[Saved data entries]
━━━━━━

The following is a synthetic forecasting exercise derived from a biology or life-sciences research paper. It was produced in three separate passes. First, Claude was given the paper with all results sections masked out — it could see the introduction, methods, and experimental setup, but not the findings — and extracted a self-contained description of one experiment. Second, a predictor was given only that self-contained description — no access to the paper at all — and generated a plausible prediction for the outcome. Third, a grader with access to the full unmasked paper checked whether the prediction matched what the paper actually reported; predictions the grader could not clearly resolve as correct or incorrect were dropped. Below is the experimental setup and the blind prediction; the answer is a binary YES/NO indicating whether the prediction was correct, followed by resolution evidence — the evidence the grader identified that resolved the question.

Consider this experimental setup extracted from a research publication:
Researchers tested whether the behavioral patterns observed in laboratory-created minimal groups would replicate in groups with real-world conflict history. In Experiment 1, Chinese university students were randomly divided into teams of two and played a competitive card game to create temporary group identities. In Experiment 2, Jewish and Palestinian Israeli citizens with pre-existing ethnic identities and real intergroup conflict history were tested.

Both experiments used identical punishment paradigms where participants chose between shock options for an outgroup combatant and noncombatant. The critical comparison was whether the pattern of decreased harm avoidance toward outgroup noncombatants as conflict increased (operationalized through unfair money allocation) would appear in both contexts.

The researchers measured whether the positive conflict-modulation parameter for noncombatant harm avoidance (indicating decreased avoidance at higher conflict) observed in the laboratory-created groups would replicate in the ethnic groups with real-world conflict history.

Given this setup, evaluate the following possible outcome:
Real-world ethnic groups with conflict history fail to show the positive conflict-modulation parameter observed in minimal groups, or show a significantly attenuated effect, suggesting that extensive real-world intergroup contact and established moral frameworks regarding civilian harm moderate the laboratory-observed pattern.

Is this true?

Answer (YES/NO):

━━━━━━

▶ **How to complete this task**:
Your answer should be all of the records, transcribed exactly.

▶ **Solution for this task**:
The following is a synthetic forecasting exercise derived from a biology or life-sciences research paper. It was produced in three separate passes. First, Claude was given the paper with all results sections masked out — it could see the introduction, methods, and experimental setup, but not the findings — and extracted a self-contained description of one experiment. Second, a predictor was given only that self-contained description — no access to the paper at all — and generated a plausible prediction for the outcome. Third, a grader with access to the full unmasked paper checked whether the prediction matched what the paper actually reported; predictions the grader could not clearly resolve as correct or incorrect were dropped. Below is the experimental setup and the blind prediction; the answer is a binary YES/NO indicating whether the prediction was correct, followed by resolution evidence — the evidence the grader identified that resolved the question.

Consider this experimental setup extracted from a research publication:
Researchers tested whether the behavioral patterns observed in laboratory-created minimal groups would replicate in groups with real-world conflict history. In Experiment 1, Chinese university students were randomly divided into teams of two and played a competitive card game to create temporary group identities. In Experiment 2, Jewish and Palestinian Israeli citizens with pre-existing ethnic identities and real intergroup conflict history were tested.

Both experiments used identical punishment paradigms where participants chose between shock options for an outgroup combatant and noncombatant. The critical comparison was whether the pattern of decreased harm avoidance toward outgroup noncombatants as conflict increased (operationalized through unfair money allocation) would appear in both contexts.

The researchers measured whether the positive conflict-modulation parameter for noncombatant harm avoidance (indicating decreased avoidance at higher conflict) observed in the laboratory-created groups would replicate in the ethnic groups with real-world conflict history.

Given this setup, evaluate the following possible outcome:
Real-world ethnic groups with conflict history fail to show the positive conflict-modulation parameter observed in minimal groups, or show a significantly attenuated effect, suggesting that extensive real-world intergroup contact and established moral frameworks regarding civilian harm moderate the laboratory-observed pattern.

Is this true?

Answer (YES/NO):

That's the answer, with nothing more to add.